Keywords: calorie restriction, longevity, metabolic adaptation, quality of life, physical activity

Why Caloric Restriction?

Calorie restriction (CR), a dietary intervention that is low in calories but maintains proper nutrition, is the only intervention known to date that consistently decreases the biological rate of aging and increases both average and maximal lifespan. Since the first report of prolonged lifespan in rodents more than 70 years ago [1] similar observations have been reported across a wide range of species including yeast, worms, spiders, flies, fish, mice and rats [2]. While the effects of CR in longer lived species remains unknown, results reported thus far from 3 nonhuman primate colonies suggest that CR might have a similar effect in longer-lived species. While lifespan data remains inconclusive [3], CR monkeys display a substantially reduced age-related morbidity [4, 5]. In humans, data from controlled trials is lacking and of course no long-term prospective trials of CR have been conducted with survival being the primary end-point [6]. There is however, a lot that can be learned from a handful of epidemiological and cross-sectional observations in longer-lived humans, centenarians and individuals who self-impose CR.

Centenarians from Okinawa

Probably the most intriguing epidemiological evidence supporting the role of CR in lifespan extension in humans comes from the Okinawans [7]. Compared to most industrialized countries, Okinawa, Japan has 4–5 times the average number of centenarians with an estimated 50 in every 100,000 people [8]. Reports from the Japanese Ministry of Health, Labor and Welfare show that both the average (50th percentile) and maximum (99th percentile) lifespan are increased in Okinawans. From age 65, the expected lifespan in Okinawa is 24.1y for women and 18.5y for men compared to 19.3y for women and 16.2y for men in the USA [9]. What is interesting about this population is that a low caloric intake was reported in school children on the island more than 40 years ago and later studies confirmed a 20% CR in adults residing on Okinawa compared to mainland Japan [10]. Importantly, reports indicate that the diets which were typically rich in green leafy vegetables, soy and some fish were similar with CR interventions providing adequate amounts of nutrients, essential vitamins and minerals [9].

The Vallejo study

To our knowledge there is only one study that was designed to test the effects of CR without malnutrition in non-obese humans [11]. This was a study of alternate day feeding in 120 men whereby the 60 participants in the CR group received an average of 1500 kcal per day for 3 years whereas the 60 others were ad libitum. This amounted to approximately 35% CR compared to the control group. While the initial report was brief, post-hoc analyses conducted several years later [12] indicated that death rate tended to be lowered in the CR group and hospital admissions were reduced in these individuals by approximately 50% (123 days for CR vs. 219 days for Control).
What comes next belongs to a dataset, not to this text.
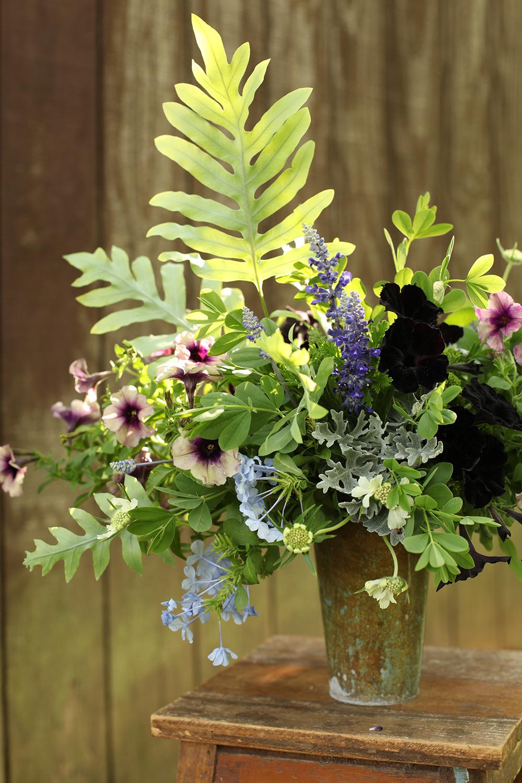 centerpiece by florist Floral Verde LLC in Cincinnati, Ohio; with Petunia 'Black Mamba', Petunia 'Twilight Blue', Salvia 'Victoria Blue', Plumbago 'Escapade Blue', Baptisia australis, Blue Star fern, dusty miller, green trachelium, Scented Geranium 'Citronella' and white scabiosa.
Randomized controlled trials of calorie restriction in non-obese humans

As for randomized controlled trials, results from a 2 year study of CR in humans is only a few years away. The National Institute on Aging (NIA) is sponsoring a trial; CALERIE (Comprehensive Assessment of the Long-term Effect of Reducing Intake of Energy) which is for the first time, scientifically testing the effects of 25% CR in ~150 non-obese healthy men and women aged 25–45y. Three clinical sites are involved in the trial; Washington University in St. Louis, MO, Tufts University in Boston, MA and the Pennington Biomedical Research Center in Baton Rouge, LA. The protocol and endpoints for this multi-center trial were developed from 3 independent Phase 1 trials conducted at each clinical site [6, 13, 14].
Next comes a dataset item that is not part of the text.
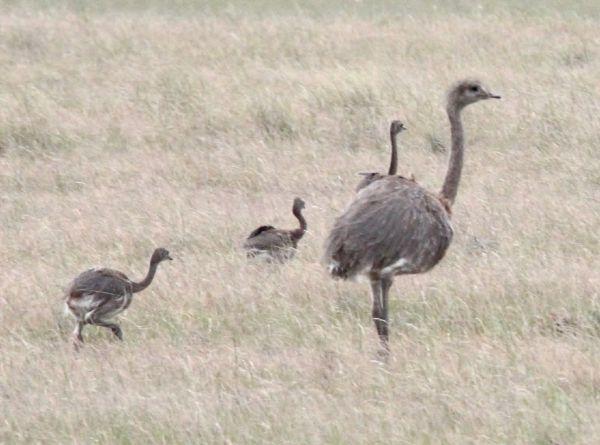Lesser Rhea Largest Birds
The focus of this review will be the results from the Phase 1 study conducted at the Pennington Center. For six months, 48 men and women were randomized to one of four treatment groups [1523]. For the CR group, individuals were restricted to 75% (a 25% CR) of their weight maintenance energy requirements. The other groups were: 1) CR plus exercise group for which the calorie deficit was also 25% from weight maintenance but half (12.5%) was achieved by CR and half (12.5%) by increasing energy expenditure with structured aerobic exercise, 2) a low calorie diet group in which participants consumed 890 kcal/d to achieve a 15% weight loss and thereafter followed a weight maintenance diet and 3) a healthy diet control group that followed a weight maintaining diet based on the American Heart Association Step 1 diet. The effects of the calorie restriction interventions were determined from changes in various physiological and psychological endpoints after three and six months.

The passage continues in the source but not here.